Un autre texte, issu des archives personnelles de Toni Morrison, revient sur l’écriture de Beloved, son chef d’oeuvre publié en 1987. « J’ai commencé à réfléchir à Beloved en 1983. Comme depuis le début de mes années d’écriture, j’y ai été poussée par mon rapport compliqué à l’Histoire », raconte l’écrivaine, petite-fille d’esclaves.

Dans le texte qui donne son titre au recueil, La source de l’amour-propre (extrait d’une conférence prononcée en mars 1992), Toni Morrison explique qu’elle a écrit Beloved (histoire vraie d’une esclave qui tue son enfant pour que celle-ci ne vive pas en esclave à son tour) pour tenter de raconter une histoire de l’esclavage sans sombrer dans « la pornographie ». « Il est très facile d’écrire sur un tel sujet et de se retrouver dans la position d’un voyeur où, en fait, la violence, les monstruosités, la douleur et la souffrance deviennent leur propre prétexte de lecture », met-elle en garde. « Ce qu’il me fallait alors, pour traiter de ce que je croyais impossible à maîtriser, c’était une petite bride, une chose concrète, une image issue du monde de ce qui était concret (…) Et pour moi, cette image, cette chose concrète, est devenue le mors », souligne l’écrivaine.

Le mors, cet instrument pour les bêtes de somme, que les Blancs esclavagistes faisaient porter à leurs esclaves, hommes et femmes, pour les « faire taire ». « On l’utilisait aussi beaucoup pour les femmes blanches », rappelle la romancière qui fut aussi de tous les combats féministes.
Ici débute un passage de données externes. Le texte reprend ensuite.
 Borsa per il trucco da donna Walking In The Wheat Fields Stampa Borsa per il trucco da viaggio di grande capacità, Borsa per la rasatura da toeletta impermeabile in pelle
Cet aspect de son oeuvre est mis en avant dans Récitatif la seule nouvelle de Toni Morrison au cours de sa longue carrière, restée inédite en français, et que publie America. Dans ce texte de 1983, elle esquisse le destin de deux femmes, l’une noire, l’autre blanche, mais brouille les repères de la construction raciale pour mieux dévoiler la mécanique de l’oppression et de l’exclusion.